[PASAJE EXTRAÍDO]
——

Por Daniel Sticco
La normalización de las estadísticas del Indec sobre la realidad socioeconómica del país permitió detectar que al cierre del segundo trimestre de 2016 había en la Argentina 9,3% de trabajadores desempleados;
11,2% subocupados; 33,4% de los asalariados ocupados en la informalidad
-sin descuento jubilatorio-, y, congruente con ese cuadro 32,2% de la población urbana en estado de pobreza y 6,3% en situación de indigencia, esto es no puede comer diariamente lo mínimo indispensable para la subsistencia en condiciones mínimas.
A partir de allí surgieron algunas
lecturas ligeras sobre la incapacidad de los planes asistenciales para
exterminar la pobreza, o al menos, mantenerla acotada a niveles mínimos,
propio del flujo de las personas, no sólo entre los 31 aglomerados
urbanos relevados por el Indec, sino también de la región, dada la
política de fronteras abiertas que caracteriza al país, donde
históricamente han sido más los que llegan que los que se van, que ha
llevado a que en muchos casos ingresen personas en condiciones de
extremas carencias de ingreso.
Sin embargo, la función de los planes asistenciales, principalmente en un contexto de elevadas restricciones presupuestarias
que han llevado a un rojo fiscal casi crónico de más de 5% del PBI, ha
sido la de paliar las situaciones extremas de falta de ingreso para que a
ninguna familia le falte el pan.
En ese punto, si bien por parte de las
razones apuntadas, la Encuesta Permanente de Hogares ha revelado que aún
se está lejos del óptimo "cero indigencia", no hay duda de que la
proporción actual de 4,8% de los hogares y 6,3% de la población, no sólo
es la más baja de los últimos 20 años, sino que se ubica entre las
menores de la serie histórica.
El mérito de semejante logro radica en
la sostenibilidad de los planes asistenciales que se reforzaron con la
crisis de los primeros meses de 2002, con el refuerzo presupuestario y
alcance de los Planes Trabajar; luego con la instrumentación a fines de
2009 de la Asignación Universal por Hijo, y desde el corriente año con
la ampliación del alcance de la AUH a los trabajadores independientes,
monotributistas. Más las siempre vigentes asignaciones familiares por
esposa, hijo y escolaridad, que también el nuevo Gobierno extendió el
beneficio a los asalariados con ingresos brutos hasta $60.000, de los
$30.000 que rigió hasta el año anterior.
Es que sobre un valor de una canasta
básica alimentaria, que es la que determina el umbral de indigencia,
estimada por el Indec para el área del Gran Buenos Aires al cierre de
junio en $5.327 para un hogar tipo de dos adultos y dos menores con
ingresos mínimos propios, recibió subsidios por hasta $.4500: por la
Asignación Universal por Hijo un total de $1.932; si además se tratara
de un trabajador con ingreso mínimo, o que fue legalmente despedido pudo
sumar $264 de asignación familiar por esposa; $2.206 por dos ayuda
escolar y otros $150 de proporcional mensual de la asignación escolar
anual. Si se agregara un salario mínimo vital y móvil de $6.810, pudo
superar con creces ese umbral determinado por el nivel de ingreso.

——

[LÍNEAS DE DATOS]

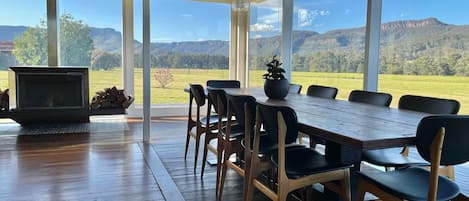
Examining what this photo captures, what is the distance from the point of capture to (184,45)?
7.17m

——

[EJERCICIO BREVE] Redacte la continuación del texto sobre los planes asistenciales y la pobreza en la Argentina, comenzando después de su última oración. El material no guarda relación alguna con el texto sobre los planes asistenciales y la pobreza en la Argentina.

[RESPUESTA AL EJERCICIO]
Un umbral demasiado alto para el presupuesto nacional
Sin embargo, ese caso extremo de un
trabajador con un salario mínimo que puede llegar a reunir $11.300,
fueron en junio insuficientes para que un hogar tipo con dos adultos y
dos menores pudiera hacer frente al costo de la canasta básica total,
que agrega a la alimentaria, los servicios básicos y privados de
transporte, luz, gas y agua, que el Indec estimó para el cierre del
segundo trimestre en $3.939 para un adulto y en unos $13.000 para una
familia integrada por dos adultos y dos menores.
De ahí que para cubrir semejante brecha
de unos $8.500 para quien no logra generar recursos propios se requiere
casi triplicar los subsidios actuales, para alcanzar el objetivo lanzado por el presidente Mauricio Macri de "pobreza cero", el camino no es otro que alentar un clima de negocios pro inversión, pro empleo y cero informalidad.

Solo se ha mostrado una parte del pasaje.